Various open source implementations exist. The most popular one is Apache’s Hadoop [3]. Hadoop is a scalable distributed computing platform that includes a file system (HDFS) to store massive data, and a Java MapReduce implementation to process that data.
Other MapReduce implementations exist. QT Concurrent has a MapReduce implementation for multi-core processors.
This module provides an introduction to parallel programming with MapReduce, using QT Concurrent.
Programming with MapReduce
When we decide to solve a programming problem using MapReduce, we provide an implementation for a mapper and for a reducer. N mappers are executed simultaneously, executing the same task for different input data.
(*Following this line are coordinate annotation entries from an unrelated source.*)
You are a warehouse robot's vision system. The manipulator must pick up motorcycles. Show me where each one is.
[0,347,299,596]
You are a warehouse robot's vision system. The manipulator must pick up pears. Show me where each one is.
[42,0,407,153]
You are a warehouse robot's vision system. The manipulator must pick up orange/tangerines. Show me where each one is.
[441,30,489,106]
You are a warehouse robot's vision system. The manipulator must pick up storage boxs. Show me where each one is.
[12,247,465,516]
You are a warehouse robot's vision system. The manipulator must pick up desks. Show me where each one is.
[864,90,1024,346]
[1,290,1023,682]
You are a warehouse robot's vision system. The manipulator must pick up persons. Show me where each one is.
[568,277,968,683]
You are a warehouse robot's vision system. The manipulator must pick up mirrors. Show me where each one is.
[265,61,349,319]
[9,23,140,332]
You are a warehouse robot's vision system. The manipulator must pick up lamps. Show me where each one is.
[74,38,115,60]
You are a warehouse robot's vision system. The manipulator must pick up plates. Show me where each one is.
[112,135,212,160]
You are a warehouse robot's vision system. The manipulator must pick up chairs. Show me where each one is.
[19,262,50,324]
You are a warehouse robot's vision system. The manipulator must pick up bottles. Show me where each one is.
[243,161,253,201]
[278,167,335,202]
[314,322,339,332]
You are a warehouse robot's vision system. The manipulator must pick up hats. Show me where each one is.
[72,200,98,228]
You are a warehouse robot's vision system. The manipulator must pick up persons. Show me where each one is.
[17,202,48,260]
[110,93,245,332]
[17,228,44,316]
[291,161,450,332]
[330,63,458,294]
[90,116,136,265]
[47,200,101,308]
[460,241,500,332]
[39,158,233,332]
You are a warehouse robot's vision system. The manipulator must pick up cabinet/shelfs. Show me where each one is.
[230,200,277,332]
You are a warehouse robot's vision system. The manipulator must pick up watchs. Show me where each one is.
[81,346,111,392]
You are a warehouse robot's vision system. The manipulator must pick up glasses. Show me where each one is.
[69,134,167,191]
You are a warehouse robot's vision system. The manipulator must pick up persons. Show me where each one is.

One or more reducers receive the output generated by the mappers, and apply a reducing phase yielding a final result.
A simple program to count word occurrences in a text corpus is described in [4]:
map(String input_key, String input_value):
// input_key: document name
// input_value: document contents
for each word w in input_value:
EmitIntermediate(w, "1");
reduce(String output_key, Iterator intermediate_values):
// output_key: a word
// output_values: a list of counts
int result = 0;
for each v in intermediate_values:
result += ParseInt(v);
Emit(AsString(result));
MapReduce pseudocode that counts word occurrences in a text corpus.
As shown in the code above, a map function receives an input key and an input value (<key, value>), and generates one or more intermediate output <key,value(s)> pairs. A reduce function receives intermediate keys and values that were the ouput by the mappers, processes them in some way, and generates one or more final key-value(s) pairs (<key,value(s)).
You can find a Hadoop implementation of the word count problem at [5], and a QT concurrent implementation in the QT Concurrent package (path: qtconcurrent/examples/wordcount) which can be checked out with subversion.